• Work to complete
Present every line of the material below as a numbered list, omitting the blank lines.

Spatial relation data
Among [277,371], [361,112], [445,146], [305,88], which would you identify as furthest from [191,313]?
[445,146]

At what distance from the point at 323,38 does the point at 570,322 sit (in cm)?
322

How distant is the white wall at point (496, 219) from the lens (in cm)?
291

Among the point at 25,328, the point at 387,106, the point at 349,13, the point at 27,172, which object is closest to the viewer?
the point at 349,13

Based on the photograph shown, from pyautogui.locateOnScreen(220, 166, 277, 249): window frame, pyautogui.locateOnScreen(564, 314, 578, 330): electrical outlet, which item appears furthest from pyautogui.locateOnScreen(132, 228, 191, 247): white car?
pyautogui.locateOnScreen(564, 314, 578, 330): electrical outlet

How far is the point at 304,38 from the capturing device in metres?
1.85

• Exercise response
1. Among [277,371], [361,112], [445,146], [305,88], which would you identify as furthest from [191,313]?
2. [445,146]
3. At what distance from the point at 323,38 does the point at 570,322 sit (in cm)?
4. 322
5. How distant is the white wall at point (496, 219) from the lens (in cm)?
6. 291
7. Among the point at 25,328, the point at 387,106, the point at 349,13, the point at 27,172, which object is closest to the viewer?
8. the point at 349,13
9. Based on the photograph shown, from pyautogui.locateOnScreen(220, 166, 277, 249): window frame, pyautogui.locateOnScreen(564, 314, 578, 330): electrical outlet, which item appears furthest from pyautogui.locateOnScreen(132, 228, 191, 247): white car?
10. pyautogui.locateOnScreen(564, 314, 578, 330): electrical outlet
11. How far is the point at 304,38 from the capturing device in metres?
12. 1.85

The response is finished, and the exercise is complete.